Page text »
_ _ _
This is a solution that uses gawk. It's something I find I need to use often so I created a function for it

function regex1 { gawk 'match($0,/'$1'/, ary) {print ary['${2:-'1'}']}'; }

to use just do

$ echo 'hello world' | regex1 'hello\s(.*)'
world

A suggestion for you - you can use parameter expansion to remove the part of the name from the last underscore onwards, and similarly at the start:

f=001_abc_0za.jpg
work=${f%_*}
name=${work#*_}

Then name will have the value abc.

See Apple developer docs, search forward for 'Parameter Expansion'.

  • 1
    Ah, now this does work. But is it unix-y enough? Hmm... – Isaac Dec 12 '09 at 1:42
  • this will not check for ([a-z]+). – ghostdog74 Dec 12 '09 at 4:09
  • @levislevis - that's true, but, as commented by the OP, it does do what was needed. – martin clayton Dec 12 '09 at 5:18

if you have bash, you can use extended globbing

shopt -s extglob
shopt -s nullglob
shopt -s nocaseglob
for file in +([0-9])_+([a-z])_+([a-z0-9]).jpg
do
   IFS="_"
   set -- $file
   echo "This is your captured output : $2"
_ _ _
Explore the material »
[1] In the shell scripting text, rewrite the paragraph that begins "A suggestion for you" as a short list that keeps its main facts.
[2] Decide whether each statement agrees with the shell scripting text. Answer yes or no for each one, and quote the words of the text that decide it.
(a) The author of the gawk function says they rarely need it.
(b) After the parameter expansion steps, name has the value abc.
(c) The shell scripting text points readers to the Apple developer docs for parameter expansion.

Data shown »
_ _ _
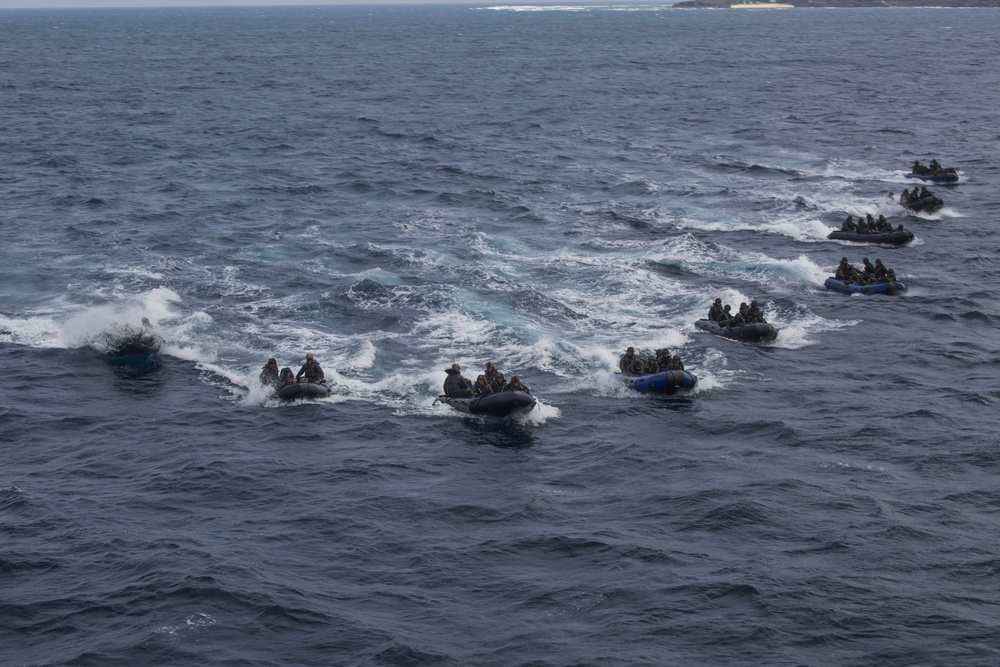 31st MEU Marines conduct bilateral small-boat raid with the Japan Amphibious Rapid Deployment Brigade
_ _ _
Answers to this exercise »
[1]
- Parameter expansion can remove the part of the name from the last underscore onward.
- The same method can remove the part at the start of the name.

[2]
(a) No: "It's something I find I need to use often"
(b) Yes: "Then name will have the value abc."
(c) Yes: "See Apple developer docs, search forward for 'Parameter Expansion'."